# EXTRAIT DU DOCUMENT
----

Rudolf Brazda, né le 26 juin 1913 à Brossen (présentement dans le Land de Thuringe, Allemagne) est, dans l'état actuel des connaissances, le dernier survivant de la Déportation pour motif d'homosexualité (répression au titre du paragraphe 175 de l'ancien code pénal allemand). Il fut interné près de trois ans au camp de concentration de Buchenwald où il porta le triangle rose.

Sommaire

Parcours de vie

1913-1936 : une famille dans les aléas géopolitiques de l'Europe centrale

Rudolf Brazda est le huitième et dernier enfant de parents originaires de Bohème et venus s'installer en Saxe pour raisons économiques: son père travaille dans les mines de lignite avoisinantes. Après la Première Guerre mondiale, il est considéré comme ressortissant tchécoslovaque de par son ascendance. Son père, démobilisé en 1919, décèdera en 1922 lors d'un accident de travail.

Rudolf grandit à Brossen puis Meuselwitz où il fait son apprentissage de couvreur, à défaut d'avoir pu entamer une formation d'étalagiste dans un grand magasin. Au début des années 1930, profitant de la grande tolérance qui prévalait envers les homosexuels sous la République de Weimar - et ce jusqu'à l'arrivée de Nazis au pourvoir en 1933 - il fait la connaissance de Werner, son premier compagnon avec qui il partagera une sous-location chez une Témoin de Jéhovah, parfaitement consciente et tolérante de leur relation. C'est une période heureuse durant laquelle ils ont de nombreux amis gays avec qui ils se rendent dans des lieux fréquentés par d'autres homosexuels (par exemple le restaurant - dancing "New York" à Leipzig) ou avec qui ils entreprennent des sorties à vélo, voire des excursions plus lointaines.

Avec le nouveau pouvoir en place, ils ne manquent cependant pas d'éveiller les soupçons des autorités et une surveillance se met peu à peu en place. Lorsque Werner est appelé sous les drapeaux, Rudolf se retrouve temporairement seul et accepte un poste de groom dans un grand hôtel de Leipzig. En 1936, faisant suite à une rafle, les aveux et dénonciations que la police extorque de certains de ses amis déjà inquiétés conduisent à son arrestation, puis à son procès et sa condamnation à Altenburg pour "mœurs et activités contre nature" (Widernatürliche Unzucht). Werner est semble-t-il aussi inquiété, mais les circonstances font qu'ils se perdent de vue. Ce dernier aurait été tué en service sur le front de français en 1940 lors des offensives contre l'Angleterre.

1937-1942 : vie dans la province des Sudètes

Ayant purgé la peine usuelle de 6 mois, Rudolf se voit notifier son expulsion vers sa patrie d'origine. En effet, d'un point de vue technique et légal il est citoyen tchécoslovaque et sa condamnation pénale le force à quitter l'Allemagne car il est maintenant considéré comme étranger avec antécédents judiciaires, donc persona non grata en Allemagne nazie. Ses parents ne lui ayant pas transmis le tchèque, il est quelque peu contraint de s'installer à Karlsbad (actuellement Karlovy Vary en Tchéquie), dans la région germanophone des Sudètes, province tchécoslovaque jouxtant l'Allemagne. Après un retour à la vie laborieux, il intégrera une troupe de théâtre itinérante spécialisée dans l'opérette et les numéros de cabaret.

----

# DONNÉES DISPONIBLES
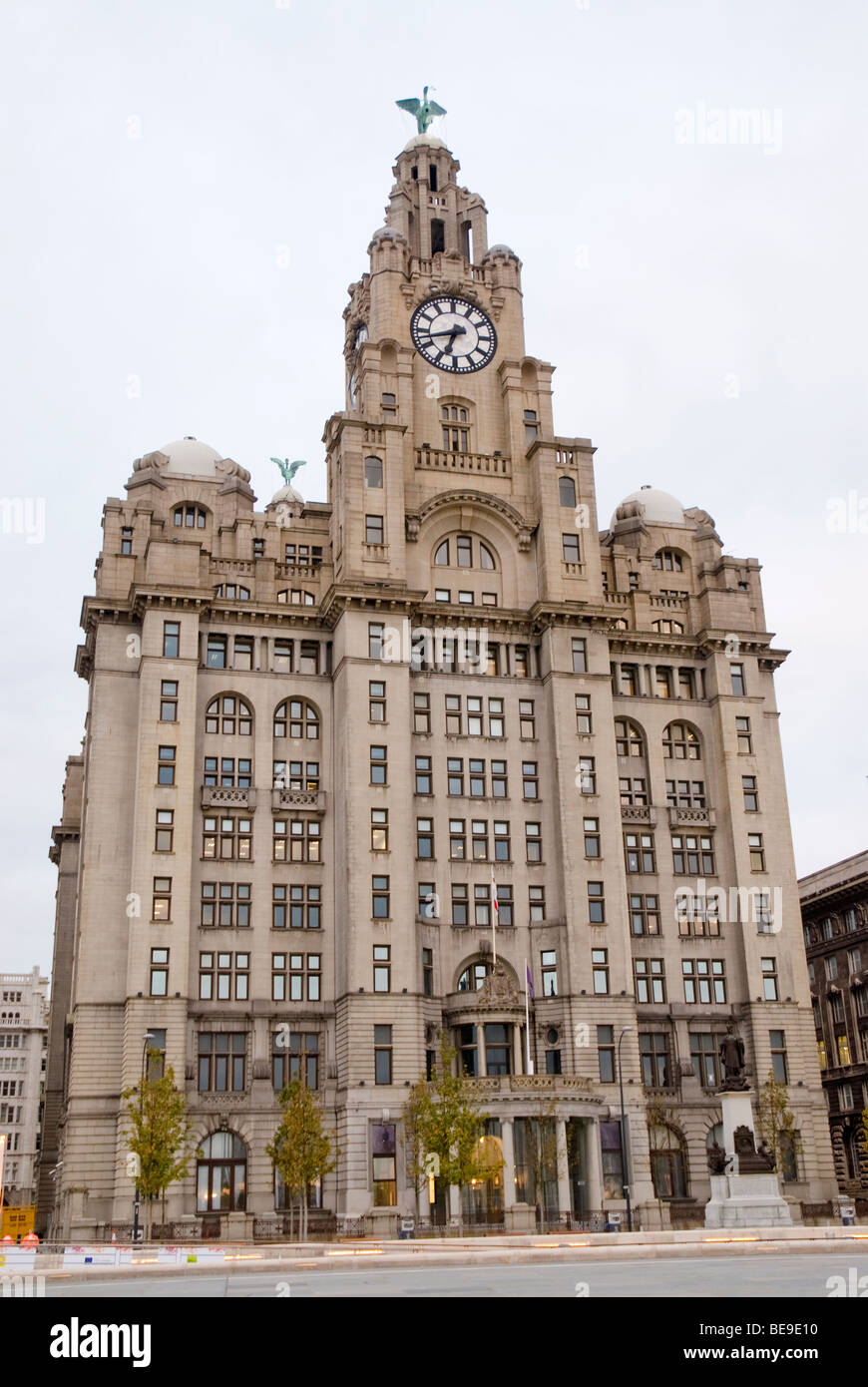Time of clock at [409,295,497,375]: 6:42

----

# ÉNONCÉ
Relevez toutes les villes nommées dans l'extrait sur Rudolf Brazda.

# RÉSULTAT
- Brossen
- Meuselwitz
- Leipzig
- Altenburg
- Karlsbad (actuellement Karlovy Vary)